Passage provided →
_____

Tamara Butler, left, and Mary Ann Fournier stand by a display created for LGBTQ pride month inside the Rumford Public Library. The librarians have had to defend their monthly display choices after the LBGTQ display created controversy in the town and the interim town manager questioned whether librarians were making a political statement with the display. Butler is the library director and Fournier is the adult services librarian who created the display. Gregory Rec/Staff Photographer

RUMFORD — It had been months since the librarians in Rumford were challenged for displaying two gay-themed books on a table near the front door, and it was back to business as usual.

“I thought we had reconciled everything last year,” library director Tamara Butler said last week. “I thought it was over.”

But it wasn’t over. For the second time in eight months, the Rumford Public Library again found itself in the spotlight as librarians and trustees defended their rotating monthly display of books from questions and accusations that their contents were politically motivated and inappropriate.

The controversy began last fall when local pastors challenged the inclusion of two books with gay themes in a display of frequently banned books. Tensions bubbled up again this spring when the interim town manager asked if the library had a policy for book displays and, in doing so, questioned whether librarians were making political statements with their displays on “‘town time and the town’s dime.”

In response, the library’s trustees adopted a policy affirming the librarians’ right to choose the books that go on display.

“It’s short and sweet,” said Jerry Cohen, a library trustee. “It shows that as a board we support what our staff does at the library. We don’t tolerate discrimination.”


Libraries across the country are increasingly facing challenges to free speech, particularly when it comes to materials about LGBTQ topics. The American Library Association’s annual list of frequently challenged and banned books now includes almost exclusively books with LGBTQ themes.

Last October a man in Orange City, Iowa, borrowed several books with LGBTQ themes and burned them in protest in a live Facebook video. In Illinois, more than 200 books – most about race – were removed this year from the Danville Correctional Facility. A drag queen story hour this month at a library in Fall River, Massachusetts, prompted protests that drew a police response.

“We’re seeing an upsurge in the past few years of challenges of materials with LGBTQ themes or displays with LGBTQ books,” said Deborah Caldwell-Stone, the interim director of the American Library Association’s Office for Intellectual Freedom.

Caldwell-Stone believes the growing number of challenges is a reflection of what is happening in the United States, where gay and transgender issues are discussed in the public arena like never before. There are now frequent and often emotional debates about transgender rights, and people are more openly identifying as non-binary or gender non-conforming. A gay presidential candidate, Pete Buttigieg, is among the top contenders for the Democratic nomination.

_____

Dataset entries →
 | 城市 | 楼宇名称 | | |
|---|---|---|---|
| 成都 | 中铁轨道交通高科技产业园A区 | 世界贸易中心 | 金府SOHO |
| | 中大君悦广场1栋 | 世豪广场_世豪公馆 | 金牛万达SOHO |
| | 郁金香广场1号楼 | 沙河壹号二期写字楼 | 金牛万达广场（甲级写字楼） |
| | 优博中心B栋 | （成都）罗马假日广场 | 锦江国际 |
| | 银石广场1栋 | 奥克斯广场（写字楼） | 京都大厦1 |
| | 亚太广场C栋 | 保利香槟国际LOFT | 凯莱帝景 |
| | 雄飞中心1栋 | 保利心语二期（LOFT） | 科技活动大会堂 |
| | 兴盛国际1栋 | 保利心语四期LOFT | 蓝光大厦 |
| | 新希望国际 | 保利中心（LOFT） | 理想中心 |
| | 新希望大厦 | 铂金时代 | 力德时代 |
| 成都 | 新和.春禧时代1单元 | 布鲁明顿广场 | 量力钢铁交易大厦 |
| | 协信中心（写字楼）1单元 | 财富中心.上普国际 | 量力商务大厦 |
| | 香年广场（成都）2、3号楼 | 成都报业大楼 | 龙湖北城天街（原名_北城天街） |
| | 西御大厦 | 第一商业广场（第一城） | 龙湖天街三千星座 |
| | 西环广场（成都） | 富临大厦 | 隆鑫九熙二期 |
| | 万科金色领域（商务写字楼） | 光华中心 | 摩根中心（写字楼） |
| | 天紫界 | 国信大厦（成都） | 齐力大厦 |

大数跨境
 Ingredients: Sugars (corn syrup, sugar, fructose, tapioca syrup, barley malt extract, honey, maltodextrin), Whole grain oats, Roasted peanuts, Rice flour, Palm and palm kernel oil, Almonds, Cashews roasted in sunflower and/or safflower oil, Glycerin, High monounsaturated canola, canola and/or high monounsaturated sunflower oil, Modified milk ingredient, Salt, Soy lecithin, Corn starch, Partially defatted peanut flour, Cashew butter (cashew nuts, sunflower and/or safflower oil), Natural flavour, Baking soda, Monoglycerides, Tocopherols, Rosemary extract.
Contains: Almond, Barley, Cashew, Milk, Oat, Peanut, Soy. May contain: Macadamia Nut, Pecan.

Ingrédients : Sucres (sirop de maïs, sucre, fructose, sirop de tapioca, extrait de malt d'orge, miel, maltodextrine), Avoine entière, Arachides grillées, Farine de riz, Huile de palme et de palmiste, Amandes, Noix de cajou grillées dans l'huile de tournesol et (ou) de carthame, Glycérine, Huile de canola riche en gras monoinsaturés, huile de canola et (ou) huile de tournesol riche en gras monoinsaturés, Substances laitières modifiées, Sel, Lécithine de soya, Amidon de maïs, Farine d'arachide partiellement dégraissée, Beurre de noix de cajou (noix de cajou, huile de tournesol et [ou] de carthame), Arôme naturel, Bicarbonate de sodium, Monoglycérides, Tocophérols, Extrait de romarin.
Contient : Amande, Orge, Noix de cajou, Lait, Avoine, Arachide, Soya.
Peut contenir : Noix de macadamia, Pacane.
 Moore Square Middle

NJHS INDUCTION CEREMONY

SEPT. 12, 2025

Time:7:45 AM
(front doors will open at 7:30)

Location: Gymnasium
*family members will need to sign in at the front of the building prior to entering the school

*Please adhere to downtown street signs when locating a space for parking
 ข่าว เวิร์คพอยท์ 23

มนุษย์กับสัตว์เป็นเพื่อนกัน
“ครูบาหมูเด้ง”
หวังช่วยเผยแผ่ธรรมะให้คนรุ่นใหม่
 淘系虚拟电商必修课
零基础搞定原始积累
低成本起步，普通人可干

_____

Work order A → In the news article about the Rumford Public Library, how did the library's trustees respond after the interim town manager questioned the book displays?
Work order B → Continue the news article about the Rumford Public Library book display controversy from the point at which it stops.

Answer area A → The trustees adopted a policy affirming the librarians' right to choose the books that go on display.

Answer area B →
“We are clearly divided right now,” Caldwell-Stone said. “There are still ongoing efforts to police what people read and what they think about certain issues.”

Joanna Breen, chair of the intellectual freedom group at the Maine Library Association, said librarians in Maine aren’t often challenged over their book selections or display. Still, what happened in Rumford isn’t surprising, she said, and she doesn’t think it’s wrong for people to ask questions about how or why books are chosen and displayed.


“Part of a democracy and part of a community is having dialogues about these things. The most important thing is to have these conversations like the ones they had in Rumford,” said Breen, who is executive director of the Boothbay Harbor Memorial Library. “We can’t have segments of communities deciding what is or isn’t appropriate. As a public library, our role isn’t to decide what is appropriate for other people. They need to decide for themselves.”


The Rumford Public Library sits on a hill above the Androscoggin River in the River Valley of Oxford County. The two-story brick building dates to 1903 and was one of 2,500 libraries built with money from philanthropist Andrew Carnegie.

The library serves 3,500 people from Rumford and a few other nearby towns. It hosts talks by authors, courses for seniors and community meetings. Children gather downstairs for the Lego club and eat lunch together in the summer. Residents stop by to use computers, the photocopier, and a makers’ space that includes a 3D printer and craft supplies.

“We’re the central hub of our community,” said circulation director Christy Bates. “It’s pretty busy most of the time.”

When Butler was hired to run the library four years ago, she started setting up monthly displays on a table just inside the main entrance. Each month, a different staff member chooses a theme and designs the display with books, movies, props and other items to highlight the library’s collection.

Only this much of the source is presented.